Being a single fellow over here, following a very lengthy relationship that spanned just over the edge of twelve years and that had some ups and downs, but was for the most part grand, I find myself on the dating scene again. Oddly enough, this has been a learning lesson for me as I go on date after date with stranger after stranger. I have heard about—and have been subject to—some dates from hell. This led me to be intrigued to look up some classic don’ts that you should always stray far, far away from when on any date. For me, I commonly see these ‘don’ts’ exhibited on many dates that I go on, and am immediately turned off by them.
So for any of you likeminded daters who are out there who are looking for love, perhaps these candid tips will help you avoid the conundrum of being caught in that proverbial dating twist. You know, where you say and do things that you later regret that make or break that date. Usually, I see it from the other side. But rest assured, I myself am guilty of these as well. But I am getting more refined with each passing day; or so I fondly tell myself to stroke my own ego. Without ado, avoid these four don’ts when on a date, and at all costs!

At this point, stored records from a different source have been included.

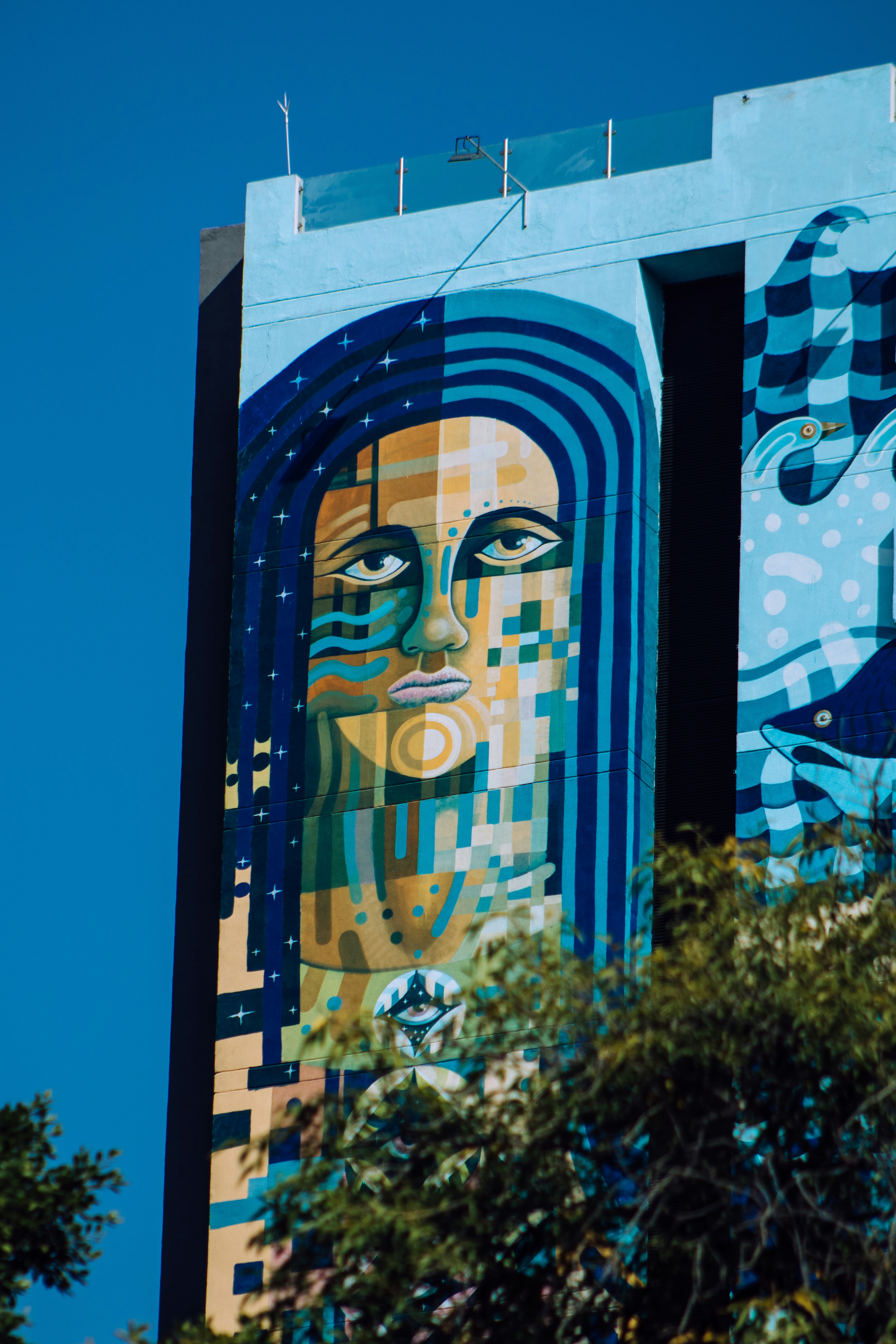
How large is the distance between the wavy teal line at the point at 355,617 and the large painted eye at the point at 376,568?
1.50 feet

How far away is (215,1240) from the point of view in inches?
1556

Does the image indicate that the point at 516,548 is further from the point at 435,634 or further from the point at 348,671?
the point at 348,671

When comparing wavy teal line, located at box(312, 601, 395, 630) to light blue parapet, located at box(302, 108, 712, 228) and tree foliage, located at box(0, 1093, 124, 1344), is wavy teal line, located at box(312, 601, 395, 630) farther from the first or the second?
tree foliage, located at box(0, 1093, 124, 1344)

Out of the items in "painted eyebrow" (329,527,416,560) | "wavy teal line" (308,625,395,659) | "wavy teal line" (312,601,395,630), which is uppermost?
"painted eyebrow" (329,527,416,560)

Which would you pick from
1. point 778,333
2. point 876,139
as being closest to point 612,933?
point 778,333

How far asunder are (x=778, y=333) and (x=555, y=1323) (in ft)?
72.6

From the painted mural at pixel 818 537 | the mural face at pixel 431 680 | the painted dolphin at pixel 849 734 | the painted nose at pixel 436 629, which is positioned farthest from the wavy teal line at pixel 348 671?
the painted dolphin at pixel 849 734

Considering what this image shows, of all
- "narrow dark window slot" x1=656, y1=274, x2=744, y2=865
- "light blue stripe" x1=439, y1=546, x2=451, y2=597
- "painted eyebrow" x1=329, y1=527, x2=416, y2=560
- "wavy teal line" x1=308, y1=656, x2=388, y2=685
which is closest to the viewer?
"narrow dark window slot" x1=656, y1=274, x2=744, y2=865

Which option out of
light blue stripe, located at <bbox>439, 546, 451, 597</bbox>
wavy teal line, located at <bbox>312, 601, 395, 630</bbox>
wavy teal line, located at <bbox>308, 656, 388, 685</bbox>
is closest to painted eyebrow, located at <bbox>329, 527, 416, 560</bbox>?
light blue stripe, located at <bbox>439, 546, 451, 597</bbox>

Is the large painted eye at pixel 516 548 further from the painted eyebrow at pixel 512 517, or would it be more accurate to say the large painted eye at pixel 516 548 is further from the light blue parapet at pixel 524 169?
the light blue parapet at pixel 524 169

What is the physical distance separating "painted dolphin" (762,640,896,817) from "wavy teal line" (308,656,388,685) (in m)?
6.59

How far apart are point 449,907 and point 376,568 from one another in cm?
592

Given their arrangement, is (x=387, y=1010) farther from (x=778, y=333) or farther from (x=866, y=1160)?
(x=866, y=1160)

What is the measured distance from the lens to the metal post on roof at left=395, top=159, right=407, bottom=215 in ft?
141
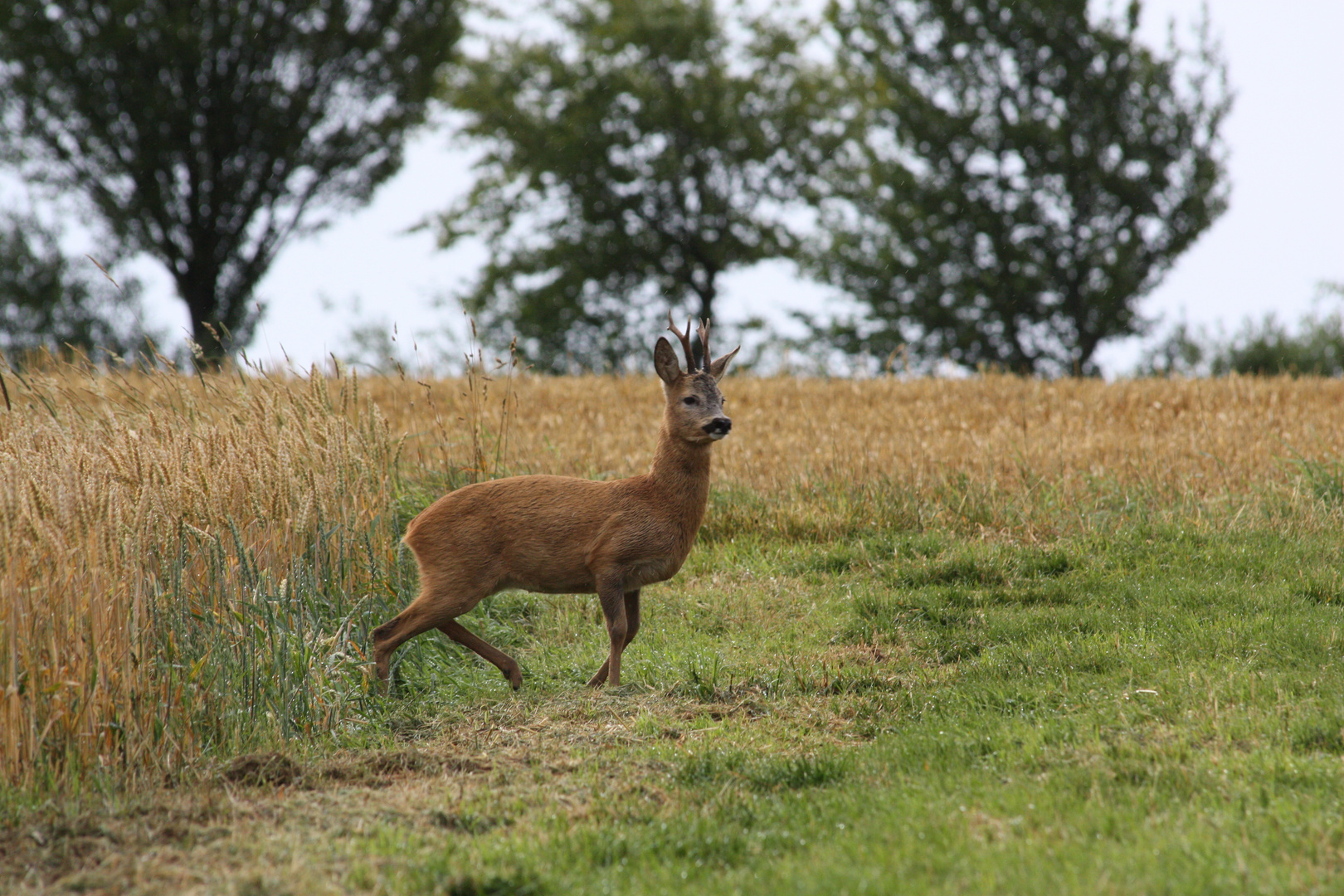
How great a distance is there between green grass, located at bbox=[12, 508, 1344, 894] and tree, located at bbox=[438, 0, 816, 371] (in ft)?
71.7

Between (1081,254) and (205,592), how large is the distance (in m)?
25.3

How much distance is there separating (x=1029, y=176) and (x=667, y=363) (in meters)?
24.1

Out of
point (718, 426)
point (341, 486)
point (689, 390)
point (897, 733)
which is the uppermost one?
point (689, 390)

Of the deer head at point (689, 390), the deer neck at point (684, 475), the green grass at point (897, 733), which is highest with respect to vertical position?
the deer head at point (689, 390)

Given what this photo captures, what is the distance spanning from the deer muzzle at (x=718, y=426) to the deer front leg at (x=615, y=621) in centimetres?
97

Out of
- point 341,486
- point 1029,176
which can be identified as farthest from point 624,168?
point 341,486

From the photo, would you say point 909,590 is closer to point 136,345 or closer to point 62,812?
point 62,812

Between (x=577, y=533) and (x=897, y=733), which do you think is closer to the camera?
(x=897, y=733)

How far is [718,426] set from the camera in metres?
6.21

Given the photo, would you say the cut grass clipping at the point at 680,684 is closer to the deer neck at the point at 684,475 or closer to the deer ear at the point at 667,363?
the deer neck at the point at 684,475

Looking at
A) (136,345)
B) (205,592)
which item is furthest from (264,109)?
(205,592)

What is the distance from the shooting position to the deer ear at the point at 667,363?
6.48m

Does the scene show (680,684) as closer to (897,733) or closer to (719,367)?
(897,733)

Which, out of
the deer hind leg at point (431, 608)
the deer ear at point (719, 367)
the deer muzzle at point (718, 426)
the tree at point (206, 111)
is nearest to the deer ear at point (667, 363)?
the deer ear at point (719, 367)
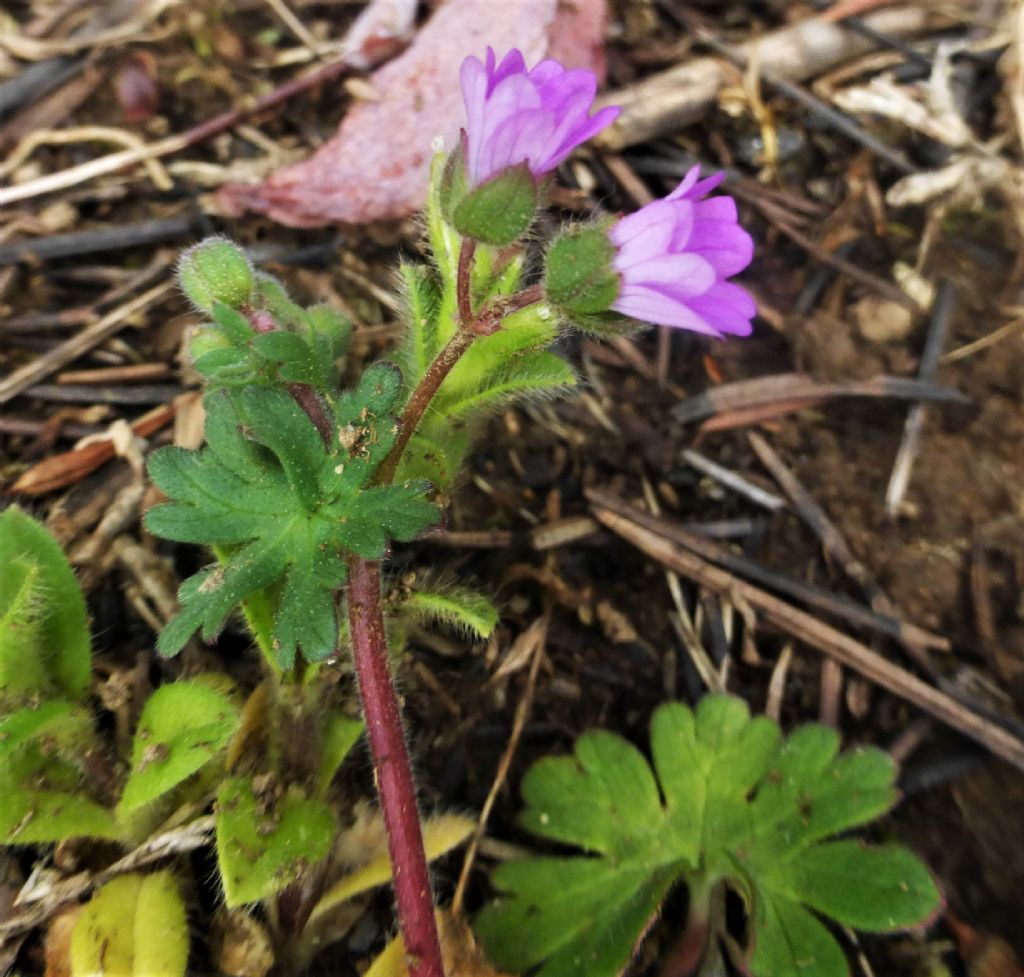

- Never talk about your ex. I cannot emphasize this enough. This is such a bad thing to do. One, you are on a date to meet them and learn more about them, not rehash negative and bad experiences you have had with love. That is a major turn-off and a big time no-no!
- Avoid discussing politics or religion. There is this old time rule about being at a bar: You never talk about either of these subjects because they open the doors to much debate. In par with that notion is when you are on a date. Rather, focus on the person, their likes and dislikes, and who they really are. The other stuff can come later, if you enter into a relationship with them.
- Chivalry is not dead. Guys, I know that it is not the 50s anymore, but have some class. Open the doors, get the drinks, and be attentive and focused on the girl. Always offer to pay the full bill, even if they argue otherwise. Girls have it easier than we men when on dates, that’s for sure. But playing your cards right is always smart.
- Open your ears, not your mouth, and mind your manners. Most commonly I hear the women I know fret over men never listening to them. So this one is a no-brainer: Listen up. Then talk. Also, be mindful of your manners and the way that you present yourself; don’t talk with a mouth full of food or ask your date if they want to go heads-to-toe with a burping contest!